Atraso impede retomada da economia

"O atraso na resposta das perícias médicas não é um problema que atinge individualmente os trabalhadores, ele está afetando a economia como um todo à medida que as empresas não conseguem saber com quem vai poder contar no retorno das atividades presenciais", avalia a presidente da Associação Brasileira de Recursos Humanos do Rio de Janeiro (ABRH-RJ), Lucia Madeira.

De acodo com a especialista, esse é o momento que as empresas estão pensando na retomada das atividades, inclusive acompanhando o avanço da vacinação dos funcionários.

"A volta de todos que foram afastados por qualquer motivo de saúde, e que estejam com alta médica, seria muito importante para que as empresas pudessem se planejar, saber quem fica em home office integral ou parcial, quem volta para o ambiente de trabalho e isso tudo está sendo prejudicado pelo lento andamento do retorno do INSS em relação às perícias médicas", diz Lucia.

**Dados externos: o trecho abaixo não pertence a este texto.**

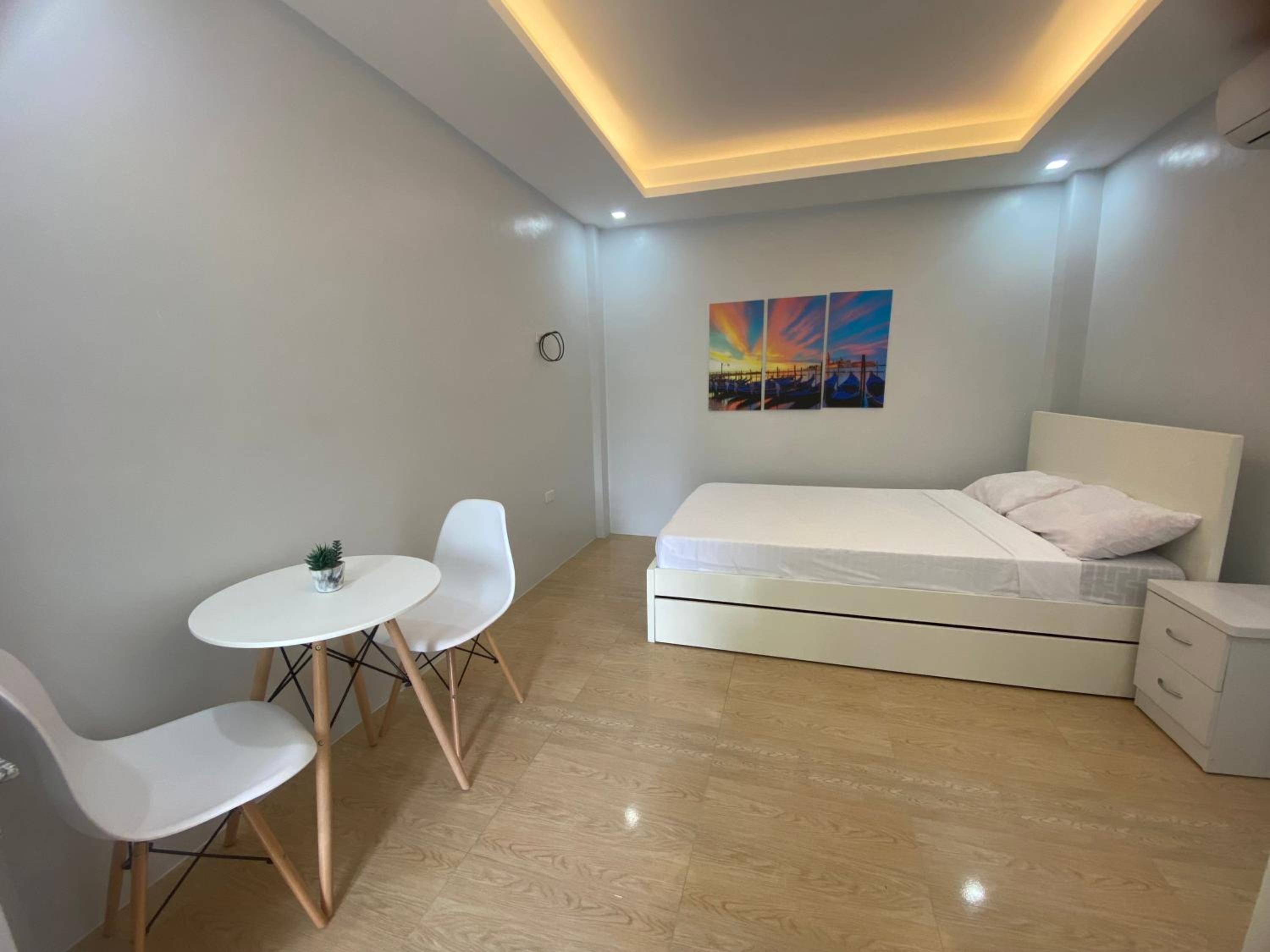 Christela Beach House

"Situações muito simples que não precisariam de grandes avaliações, bastando o laudo do médico assistente, não estão tendo solução", critica.

Ela explica que de um lado o funcionário fica com medo de retornar ao trabalho e perder o período que ficou afastado. Do outro, as empresas, que têm receio de assumir o retorno apenas com a alta do médico assistente e não pelo INSS e de alguma forma estarem criando um problema trabalhista.

"Esta é uma situação de impasse muito grande e que quanto antes o INSS agilizar e liberar os funcionários afastados, mais rapidamente a economia vai voltar ao normal", afirma.